■ TO BE DONE: Return, unchanged, the lines of the records below that start with the line containing "How much separation" and run through the end of the records.
* START DATA ROWS *
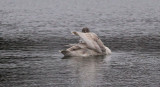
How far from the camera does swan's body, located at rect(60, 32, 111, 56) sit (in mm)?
37781

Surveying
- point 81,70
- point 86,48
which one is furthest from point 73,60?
point 81,70

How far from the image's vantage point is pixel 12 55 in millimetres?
37000

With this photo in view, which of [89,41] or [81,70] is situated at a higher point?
[89,41]

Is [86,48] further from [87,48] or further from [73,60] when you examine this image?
[73,60]

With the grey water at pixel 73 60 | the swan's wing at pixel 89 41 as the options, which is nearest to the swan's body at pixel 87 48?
the swan's wing at pixel 89 41

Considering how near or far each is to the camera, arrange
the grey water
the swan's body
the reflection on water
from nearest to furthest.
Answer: the reflection on water
the grey water
the swan's body

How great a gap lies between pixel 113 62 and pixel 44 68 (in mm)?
4383

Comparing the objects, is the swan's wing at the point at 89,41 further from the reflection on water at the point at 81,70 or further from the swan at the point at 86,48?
the reflection on water at the point at 81,70

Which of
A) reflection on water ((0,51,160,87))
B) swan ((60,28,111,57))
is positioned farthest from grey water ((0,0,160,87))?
swan ((60,28,111,57))

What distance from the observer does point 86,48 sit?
3800cm

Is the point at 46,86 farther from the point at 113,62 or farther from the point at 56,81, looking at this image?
the point at 113,62

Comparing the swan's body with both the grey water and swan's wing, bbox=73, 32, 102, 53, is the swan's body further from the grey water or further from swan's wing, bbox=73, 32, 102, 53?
the grey water

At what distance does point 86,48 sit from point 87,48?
66 millimetres

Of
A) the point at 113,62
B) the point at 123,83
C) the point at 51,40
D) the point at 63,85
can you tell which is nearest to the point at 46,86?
the point at 63,85
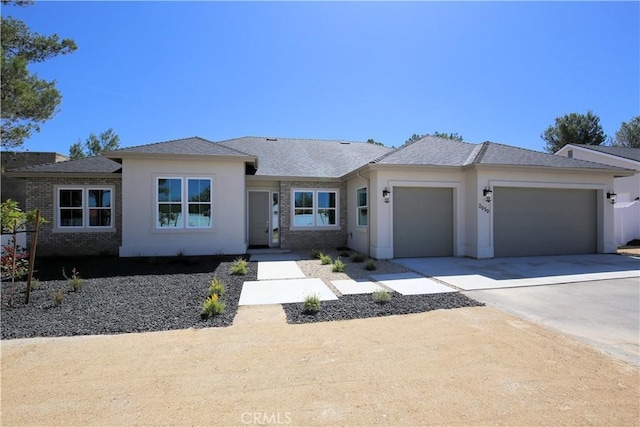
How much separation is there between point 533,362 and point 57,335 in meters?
6.18

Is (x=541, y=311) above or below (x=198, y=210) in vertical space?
below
* END DATA ROWS *
■ THE OUTPUT:
How much separation is there between point 533,362 and point 57,335 in meters?
6.18

Is (x=541, y=311) above or below (x=198, y=210) in vertical space?
below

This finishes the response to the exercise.